La piraterie et le cinéma – en débat

Samedi, 24 octobre, 11 heures, au Cinéma Elvire Popesco

Imaginez-vous pour quelques secondes un monde sans films. Est-ce que ce monde peut devenir réalité si l’on cesse de payer pour voir les films? Ou c’est plutôt une vision sombre d’un scénario post-web 2.0, régné par le téléchargement?

La série de conférences dans le cadre du festival Les Films de Cannes à Bucarest commence par ce problème d’actualité, samedi, 24 octobre, à 11 heures, au Cinéma Elvire Popesco: La Piraterie et le cinéma. L’entrée est libre.

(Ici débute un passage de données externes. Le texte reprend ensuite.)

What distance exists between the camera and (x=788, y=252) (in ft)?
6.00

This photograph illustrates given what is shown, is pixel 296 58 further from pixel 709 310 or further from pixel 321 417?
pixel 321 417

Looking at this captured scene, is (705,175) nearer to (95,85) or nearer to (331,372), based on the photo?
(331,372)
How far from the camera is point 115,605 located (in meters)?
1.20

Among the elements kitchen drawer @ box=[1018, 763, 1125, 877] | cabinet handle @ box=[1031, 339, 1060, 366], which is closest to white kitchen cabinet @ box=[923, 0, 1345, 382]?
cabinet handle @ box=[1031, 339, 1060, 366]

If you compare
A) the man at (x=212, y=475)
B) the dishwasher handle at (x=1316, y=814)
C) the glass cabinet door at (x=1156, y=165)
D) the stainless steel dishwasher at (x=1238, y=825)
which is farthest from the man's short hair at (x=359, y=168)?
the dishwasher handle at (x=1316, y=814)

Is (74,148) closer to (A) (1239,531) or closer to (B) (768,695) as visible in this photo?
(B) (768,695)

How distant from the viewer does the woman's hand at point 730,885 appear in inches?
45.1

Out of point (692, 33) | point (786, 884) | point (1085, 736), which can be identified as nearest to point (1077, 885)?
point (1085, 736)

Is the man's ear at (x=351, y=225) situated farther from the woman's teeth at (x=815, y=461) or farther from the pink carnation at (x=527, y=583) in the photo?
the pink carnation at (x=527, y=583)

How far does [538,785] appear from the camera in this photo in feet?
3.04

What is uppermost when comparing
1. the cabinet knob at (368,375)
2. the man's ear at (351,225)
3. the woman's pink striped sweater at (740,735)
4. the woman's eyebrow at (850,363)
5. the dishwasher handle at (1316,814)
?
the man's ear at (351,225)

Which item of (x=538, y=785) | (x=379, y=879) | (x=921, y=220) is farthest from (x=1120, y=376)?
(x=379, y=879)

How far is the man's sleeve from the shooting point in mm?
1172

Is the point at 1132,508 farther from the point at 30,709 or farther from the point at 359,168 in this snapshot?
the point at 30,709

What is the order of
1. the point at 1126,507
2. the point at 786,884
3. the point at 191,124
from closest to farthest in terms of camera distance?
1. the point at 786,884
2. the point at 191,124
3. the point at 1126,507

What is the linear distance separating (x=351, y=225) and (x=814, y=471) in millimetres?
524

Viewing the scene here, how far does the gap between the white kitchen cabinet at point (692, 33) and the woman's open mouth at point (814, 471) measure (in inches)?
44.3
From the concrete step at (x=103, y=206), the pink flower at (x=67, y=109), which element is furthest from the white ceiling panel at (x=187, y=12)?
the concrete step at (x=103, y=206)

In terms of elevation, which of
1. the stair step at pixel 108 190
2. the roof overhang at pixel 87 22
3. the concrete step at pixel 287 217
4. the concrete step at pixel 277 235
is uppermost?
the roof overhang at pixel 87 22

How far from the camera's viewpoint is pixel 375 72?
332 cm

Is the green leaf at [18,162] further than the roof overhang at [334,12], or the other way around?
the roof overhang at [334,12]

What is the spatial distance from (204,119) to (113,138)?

Un important distributeur de film en France, un créateur de logiciels anti-piratage qui travaille pour les grandes entreprises du monde, un avocat roumain spécialisé dans le droit d’auteur ou un distributeur roumain qui a gagné un procès de piraterie sont seulement quelques-uns des invités de la conférence qui aura lieu samedi. Les problèmes acuts, les études de cas et les exemples vont tracer des conclusions qui concernent tous les cinéphiles, soit des producteurs, soit de simples spectateurs.

Les invités spéciaux: Jean Labadie, président et ditributeur Le Pacte (France), l’une des plus respectées sociétés de ventes de l’Europe, et Davide Castorina, cadre supérieur MUSO, une entreprise qui a créé des logiciels anti-pirates.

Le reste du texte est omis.